I would like to throw in a little social commentary to it. It seems apparent to me, after raising two kids (now in their mid to late 20's) and having two living with me now 17 and 16 that love (as defined by this generation) and broken hearts has changed hugely since I was that age. The 16 year old I have here has had more lovers in her short career than her Mother has had in her lifetime. This is not uncommon today, its pretty normal. If you sift through the FB pages of kids today you will see nonsense that we never dreamed of. Maybe its because we never had a public forum to share our deepest thoughts but somehow I doubt it. I dated plenty and I never had a girl telling me that without me she would kill herself, nor did she hear it from me. None of my friends heard it either. We took it day by day, month by month.

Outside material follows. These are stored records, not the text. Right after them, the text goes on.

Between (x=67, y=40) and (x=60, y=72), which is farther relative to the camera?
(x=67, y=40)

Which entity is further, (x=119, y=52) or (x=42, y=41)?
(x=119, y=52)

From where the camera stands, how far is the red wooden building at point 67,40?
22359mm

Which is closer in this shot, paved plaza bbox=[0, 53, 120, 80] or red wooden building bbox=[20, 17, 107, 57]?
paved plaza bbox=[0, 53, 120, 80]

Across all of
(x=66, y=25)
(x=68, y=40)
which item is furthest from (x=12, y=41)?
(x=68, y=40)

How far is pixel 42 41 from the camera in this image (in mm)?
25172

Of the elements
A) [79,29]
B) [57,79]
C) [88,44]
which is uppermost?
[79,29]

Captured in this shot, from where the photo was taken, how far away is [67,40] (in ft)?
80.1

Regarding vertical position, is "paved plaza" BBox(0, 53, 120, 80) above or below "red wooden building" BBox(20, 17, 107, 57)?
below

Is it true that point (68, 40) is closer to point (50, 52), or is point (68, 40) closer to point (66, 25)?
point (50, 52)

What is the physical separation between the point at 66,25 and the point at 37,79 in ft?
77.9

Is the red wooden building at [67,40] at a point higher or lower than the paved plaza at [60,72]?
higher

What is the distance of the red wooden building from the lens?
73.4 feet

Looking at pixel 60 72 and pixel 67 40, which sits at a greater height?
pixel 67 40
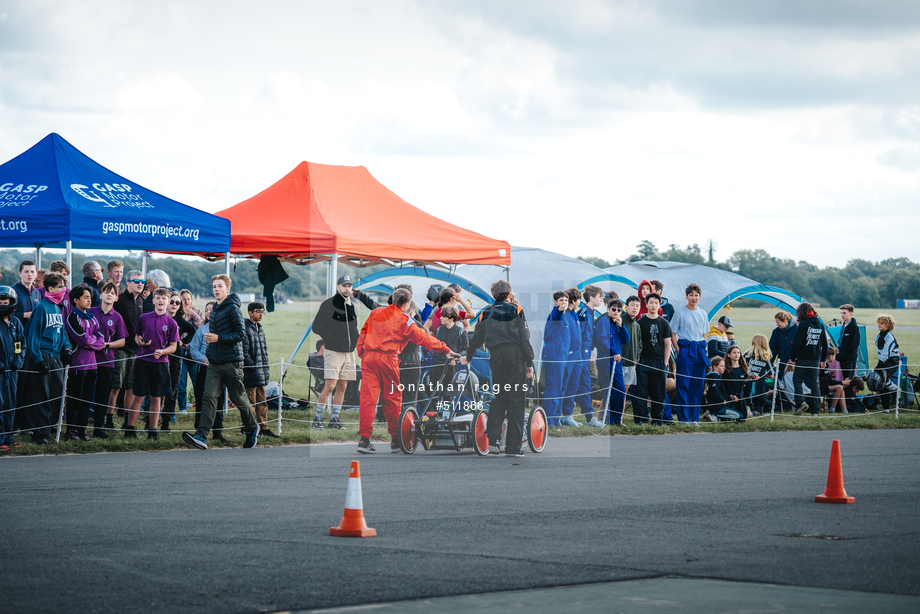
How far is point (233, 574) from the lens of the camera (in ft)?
18.3

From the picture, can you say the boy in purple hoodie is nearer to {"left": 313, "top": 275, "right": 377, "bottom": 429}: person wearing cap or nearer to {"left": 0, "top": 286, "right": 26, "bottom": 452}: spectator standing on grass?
{"left": 0, "top": 286, "right": 26, "bottom": 452}: spectator standing on grass

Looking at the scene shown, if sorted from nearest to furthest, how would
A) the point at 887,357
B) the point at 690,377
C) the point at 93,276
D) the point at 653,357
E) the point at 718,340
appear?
the point at 93,276 → the point at 653,357 → the point at 690,377 → the point at 718,340 → the point at 887,357

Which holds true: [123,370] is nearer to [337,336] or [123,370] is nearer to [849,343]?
[337,336]

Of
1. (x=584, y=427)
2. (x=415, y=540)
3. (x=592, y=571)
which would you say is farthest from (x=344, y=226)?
(x=592, y=571)

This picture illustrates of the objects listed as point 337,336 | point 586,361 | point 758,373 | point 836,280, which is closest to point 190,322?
point 337,336

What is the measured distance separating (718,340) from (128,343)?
1079 cm

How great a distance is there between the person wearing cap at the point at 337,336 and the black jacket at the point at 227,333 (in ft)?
6.98

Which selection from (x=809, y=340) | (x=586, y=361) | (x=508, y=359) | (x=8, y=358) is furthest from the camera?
(x=809, y=340)

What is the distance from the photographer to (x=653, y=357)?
51.4 ft

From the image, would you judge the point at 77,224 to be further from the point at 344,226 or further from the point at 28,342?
the point at 344,226

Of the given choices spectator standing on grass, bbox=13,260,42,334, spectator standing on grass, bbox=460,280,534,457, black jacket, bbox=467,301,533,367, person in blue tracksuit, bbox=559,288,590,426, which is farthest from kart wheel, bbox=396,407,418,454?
spectator standing on grass, bbox=13,260,42,334

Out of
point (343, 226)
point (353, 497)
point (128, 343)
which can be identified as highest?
point (343, 226)

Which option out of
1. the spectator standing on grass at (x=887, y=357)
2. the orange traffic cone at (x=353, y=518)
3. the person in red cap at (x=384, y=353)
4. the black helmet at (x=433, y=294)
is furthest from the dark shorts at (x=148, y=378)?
the spectator standing on grass at (x=887, y=357)

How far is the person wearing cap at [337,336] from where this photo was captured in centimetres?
1426
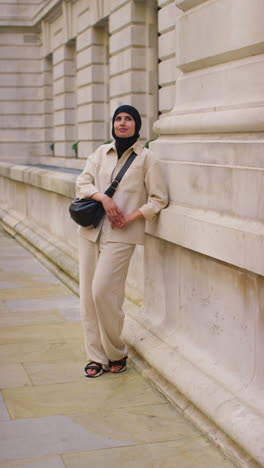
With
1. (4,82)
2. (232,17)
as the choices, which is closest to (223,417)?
(232,17)

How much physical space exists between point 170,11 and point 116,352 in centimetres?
1280

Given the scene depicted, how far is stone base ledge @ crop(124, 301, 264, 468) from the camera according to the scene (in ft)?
12.0

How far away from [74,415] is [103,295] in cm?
88

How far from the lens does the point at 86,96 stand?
24703 millimetres

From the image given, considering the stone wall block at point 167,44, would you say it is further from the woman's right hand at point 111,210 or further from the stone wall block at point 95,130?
the woman's right hand at point 111,210

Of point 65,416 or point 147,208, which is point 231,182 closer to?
point 147,208

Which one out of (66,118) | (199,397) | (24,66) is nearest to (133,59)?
(66,118)

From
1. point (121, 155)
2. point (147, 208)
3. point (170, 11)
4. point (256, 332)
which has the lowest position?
point (256, 332)

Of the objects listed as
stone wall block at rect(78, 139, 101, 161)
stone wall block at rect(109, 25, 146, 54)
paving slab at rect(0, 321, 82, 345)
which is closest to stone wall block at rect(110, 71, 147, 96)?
stone wall block at rect(109, 25, 146, 54)

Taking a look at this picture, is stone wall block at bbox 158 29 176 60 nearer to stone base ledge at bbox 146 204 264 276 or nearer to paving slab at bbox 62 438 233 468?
stone base ledge at bbox 146 204 264 276

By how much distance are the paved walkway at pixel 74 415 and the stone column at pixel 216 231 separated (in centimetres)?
17

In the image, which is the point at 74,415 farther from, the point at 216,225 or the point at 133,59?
the point at 133,59

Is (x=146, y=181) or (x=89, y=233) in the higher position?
(x=146, y=181)

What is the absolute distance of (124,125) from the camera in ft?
16.4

Today, they celebrate their "anniversary" every month, if not every week. Breaking up has become a public and ugly affair. The need for "stroking" by peers has increased 1000 fold. 

So I see in these songs and lyrics just a mirror of how it is today. The songs are targeted (as they were when we we young) at how the youth are feeling and their experiences. That's why the songs have gotten filthier as time has gone on and more sex has been injected into them. There is nothing that disturbs me more than a 15 year old acting and "trying" to talk like they are 30 and pretending that they understand the things that only time can teach you. How many of us over 40 can say we went through the kind emotional train wrecks that these kids are going through today?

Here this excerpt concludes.